Stasiakten-Beauftragter Roland Jahn über Erich Honecker, das Leben in der Diktatur und den Umgang mit der Vergangenheit

Sie waren 18 Jahre alt, als Walter Ulbricht 1971 gestürzt und Erich Honecker Parteichef wurde. Hatten Sie Hoffnung, dass sich in der DDR etwas ändern würde?

Roland Jahn: Ja, die Hoffnung hatte ich, denn es schien sich ein Generationswechsel anzubahnen. Ulbricht stand für das Alte, das Verkrustete, die Beschränkungen für die Jugend, die Ablehnung der "westlichen Beatmusik" zum Beispiel. Honecker, der ja lange Chef der Jugendorganisation Freie Deutsche Jugend (FDJ) war, gab mir einen Funken Hoffnung auf einen Wandel.

Wurde die Hoffnung erfüllt?

Jahn: Zunächst scheinbar. Genährt wurde dies durch die Weltfestspiele der Jugend 1973 in Ostberlin, wo junge DDR-Bürger Gleichaltrige aus aller Herren Länder kennen lernten und mit ihnen diskutierten. Honecker präsentierte die DDR weltoffen - dass es sich um eine reine Showveranstaltung ohne konkreten Bezug zur DDR-Wirklichkeit handelte, wurde vielen erst nach den Festspielen bewusst, als wieder deutlich wurde, dass man die Menschen, die man in Ostberlin getroffen hatte, nie würde besuchen dürfen.

Vorliegende Einträge
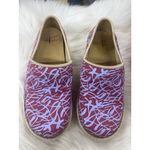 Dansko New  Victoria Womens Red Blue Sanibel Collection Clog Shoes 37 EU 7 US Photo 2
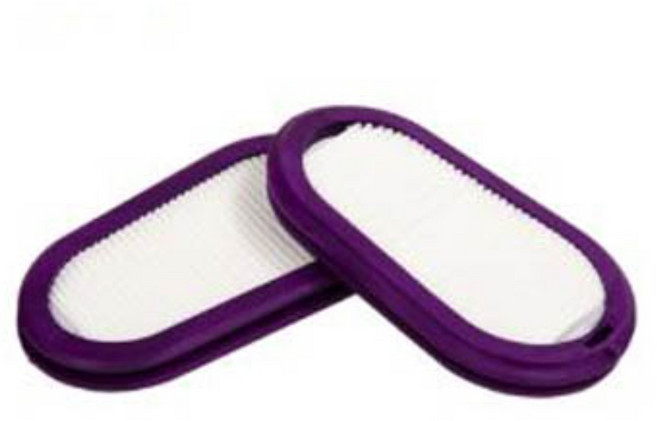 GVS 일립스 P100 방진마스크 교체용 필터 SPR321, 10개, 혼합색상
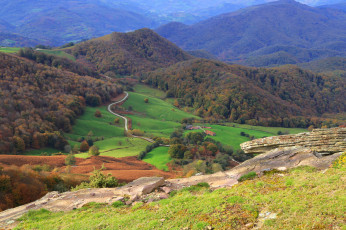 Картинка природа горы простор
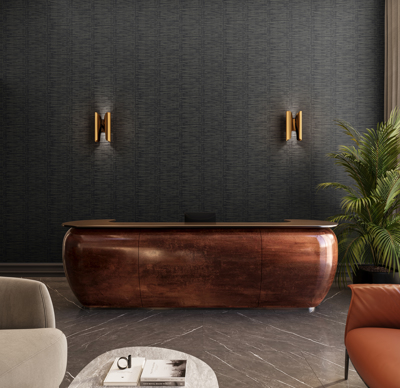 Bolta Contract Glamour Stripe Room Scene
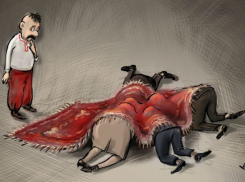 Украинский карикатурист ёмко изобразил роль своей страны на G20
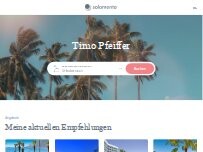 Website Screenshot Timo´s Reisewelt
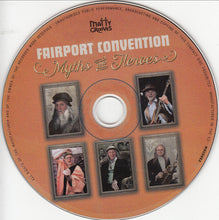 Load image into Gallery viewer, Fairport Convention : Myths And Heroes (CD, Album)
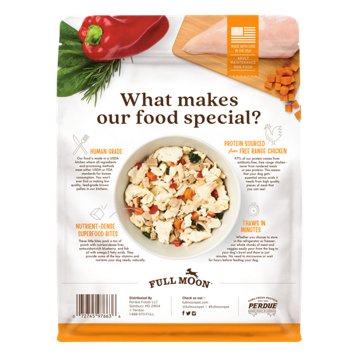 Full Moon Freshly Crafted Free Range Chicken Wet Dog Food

--

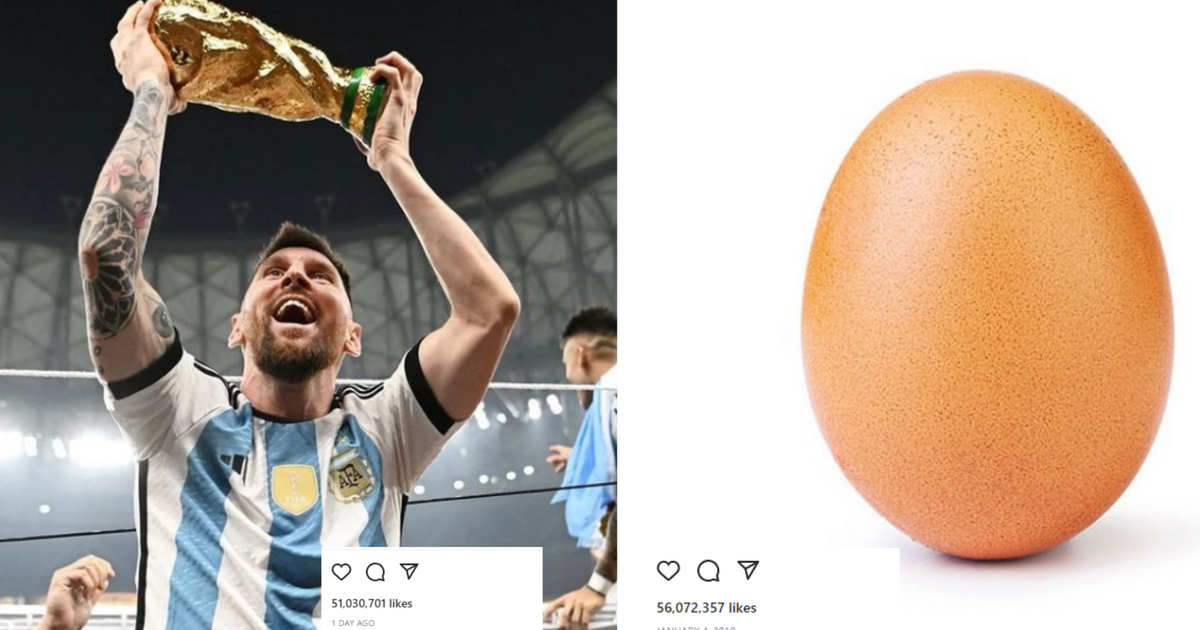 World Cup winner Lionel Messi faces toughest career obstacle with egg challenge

--

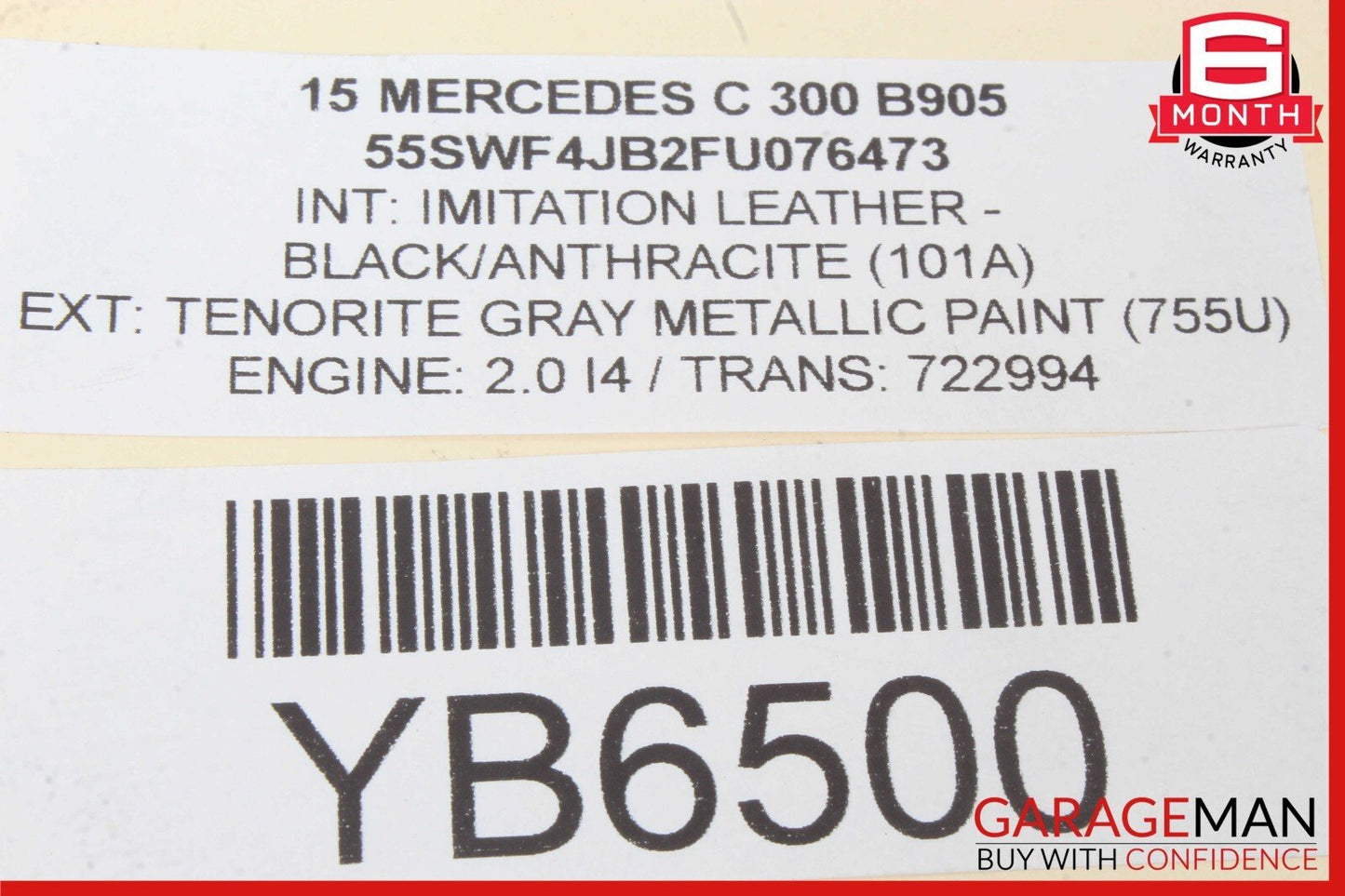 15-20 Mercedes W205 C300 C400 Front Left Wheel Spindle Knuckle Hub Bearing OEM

Aufgabenbeschreibung
Schreibe das Interview mit Roland Jahn über Erich Honecker und das Leben in der DDR im gleichen Stil weiter, beginnend nach seiner letzten Antwort.

Schriftliche Antwort
Als Honecker an die Macht kam, war die Reformbewegung des Prager Frühlings gerade drei Jahre zuvor niedergeschlagen worden. Gab es in der DDR 1971 noch Gruppen, die dieses Ziel eines Sozialismus mit menschlichem Antlitz für möglich hielten?

Jahn: Bei denen, die in die DDR hineingeboren worden waren, die die DDR als ihre Heimat betrachteten, war der starke Wunsch nach einer gerechteren Gesellschaft, nach einem Sozialismus mit menschlichem Antlitz wie in Prag noch eine starke Vision.
Wir hatten als Jugendliche nicht das Gefühl, dass dieser Traum sich nie erfüllen würde.

Ende der 70er-, Anfang der 80er-Jahre saß Honecker immer fester im Sattel. Kann man sagen, dass sich spätestens da die DDR-Bürger mit dem Regime arrangierten?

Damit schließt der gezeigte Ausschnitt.